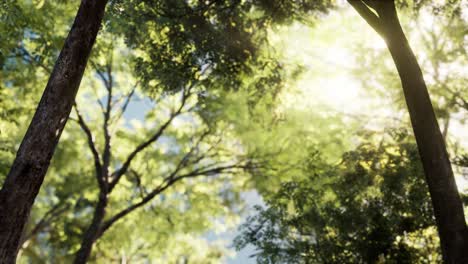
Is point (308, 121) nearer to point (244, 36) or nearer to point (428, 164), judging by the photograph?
point (244, 36)

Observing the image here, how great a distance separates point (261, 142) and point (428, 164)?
10543mm

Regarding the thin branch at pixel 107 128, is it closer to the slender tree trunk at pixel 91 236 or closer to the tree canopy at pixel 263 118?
the tree canopy at pixel 263 118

§

* **Exercise objective**: Reproduce every item above verbatim, leaving out the picture.

* **Answer in full**:
Is point (308, 121) nearer to point (244, 36) or nearer to point (428, 164), judging by the photograph?
point (244, 36)

Observing the image here, how great a distance separates point (261, 142) and point (428, 164)?
10543mm

Regarding the thin branch at pixel 107 128, is it closer to the slender tree trunk at pixel 91 236 or closer to the tree canopy at pixel 263 118?
the tree canopy at pixel 263 118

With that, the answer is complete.